Site of T35 Flaight Hill. Photo: Nick MacKinnon
Langlauf in Bannister Country. Photo: Nick MacKinnon

I hope the last photograph will show langlaufers the potential of this swooping skiløype. As the unfailing Ouija board at ///what3words puts it: ///midwinter.undulation.civic. Follow the yellow peat road and beware of getting your poles caught in the three-metre deep probes Muttley has driven through the impenetrable aggregate.

[email protected]


Painting: Joan Foye

Joan Foye was born in Liverpool and studied Fine Art at Liverpool College of Art.
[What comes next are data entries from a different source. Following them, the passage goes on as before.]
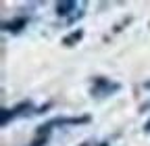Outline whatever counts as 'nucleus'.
<instances>
[{
  "instance_id": "f257e3e1",
  "label": "nucleus",
  "mask_w": 150,
  "mask_h": 146,
  "mask_svg": "<svg viewBox=\"0 0 150 146\" xmlns=\"http://www.w3.org/2000/svg\"><path fill=\"white\" fill-rule=\"evenodd\" d=\"M27 25V19H15V21H6V23H2V27L6 29V31H21L23 27Z\"/></svg>"
},
{
  "instance_id": "0eeeda50",
  "label": "nucleus",
  "mask_w": 150,
  "mask_h": 146,
  "mask_svg": "<svg viewBox=\"0 0 150 146\" xmlns=\"http://www.w3.org/2000/svg\"><path fill=\"white\" fill-rule=\"evenodd\" d=\"M146 108H150V102H146V104H142V111H146Z\"/></svg>"
},
{
  "instance_id": "1a4fd4ad",
  "label": "nucleus",
  "mask_w": 150,
  "mask_h": 146,
  "mask_svg": "<svg viewBox=\"0 0 150 146\" xmlns=\"http://www.w3.org/2000/svg\"><path fill=\"white\" fill-rule=\"evenodd\" d=\"M146 88H150V84H146Z\"/></svg>"
},
{
  "instance_id": "f03ea898",
  "label": "nucleus",
  "mask_w": 150,
  "mask_h": 146,
  "mask_svg": "<svg viewBox=\"0 0 150 146\" xmlns=\"http://www.w3.org/2000/svg\"><path fill=\"white\" fill-rule=\"evenodd\" d=\"M86 121H88V117H75V119H54L52 123H48V127H50V125H67V123L77 125V123H86Z\"/></svg>"
},
{
  "instance_id": "39448f33",
  "label": "nucleus",
  "mask_w": 150,
  "mask_h": 146,
  "mask_svg": "<svg viewBox=\"0 0 150 146\" xmlns=\"http://www.w3.org/2000/svg\"><path fill=\"white\" fill-rule=\"evenodd\" d=\"M15 117V113L13 111H8V108H2V125H6L8 123V119H13Z\"/></svg>"
},
{
  "instance_id": "423d86ee",
  "label": "nucleus",
  "mask_w": 150,
  "mask_h": 146,
  "mask_svg": "<svg viewBox=\"0 0 150 146\" xmlns=\"http://www.w3.org/2000/svg\"><path fill=\"white\" fill-rule=\"evenodd\" d=\"M31 146H42V140H35V142H33Z\"/></svg>"
},
{
  "instance_id": "6e6552de",
  "label": "nucleus",
  "mask_w": 150,
  "mask_h": 146,
  "mask_svg": "<svg viewBox=\"0 0 150 146\" xmlns=\"http://www.w3.org/2000/svg\"><path fill=\"white\" fill-rule=\"evenodd\" d=\"M144 130H146V132H150V121L146 123V127H144Z\"/></svg>"
},
{
  "instance_id": "7ed1b4c3",
  "label": "nucleus",
  "mask_w": 150,
  "mask_h": 146,
  "mask_svg": "<svg viewBox=\"0 0 150 146\" xmlns=\"http://www.w3.org/2000/svg\"><path fill=\"white\" fill-rule=\"evenodd\" d=\"M73 9H75V2H59V4H56V13H59L61 17L69 15Z\"/></svg>"
},
{
  "instance_id": "20e7f679",
  "label": "nucleus",
  "mask_w": 150,
  "mask_h": 146,
  "mask_svg": "<svg viewBox=\"0 0 150 146\" xmlns=\"http://www.w3.org/2000/svg\"><path fill=\"white\" fill-rule=\"evenodd\" d=\"M81 35H83V31H81V29H77V31H73V33H69L67 38H65V44H67V46H73V42H77V40H81Z\"/></svg>"
}]
</instances>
She works in a range of media and spends much of her time on hillsides and in ditches trying to capture light and weather.  She can be found on Instagram as @jfoyeart.


This is the 5th in a series of 65 guest blogs on each of the wind turbines which Richard Bannister plans to have erected on Walshaw Moor. Turbines 11, 43, 47 and 64  have already been described. To see all the blogs – click here.



2 Replies to “Guest blog – Walshaw Turbine 35 by Nick MacKinnon”

  1. Thank you for your commitment to this cause. It’s inspiring to read your observations and the dubious transparency of the proposal.

  2. As always, there’s bits in this series of guest blogs that make me smile.

    “Trespassers will be prosecuted”. Nowadays the ability to do that is down to newer legislation.

    Which then reminded of a sign which may exist in the US.

    “Trespassers will be shot. Survivors will be shot again.”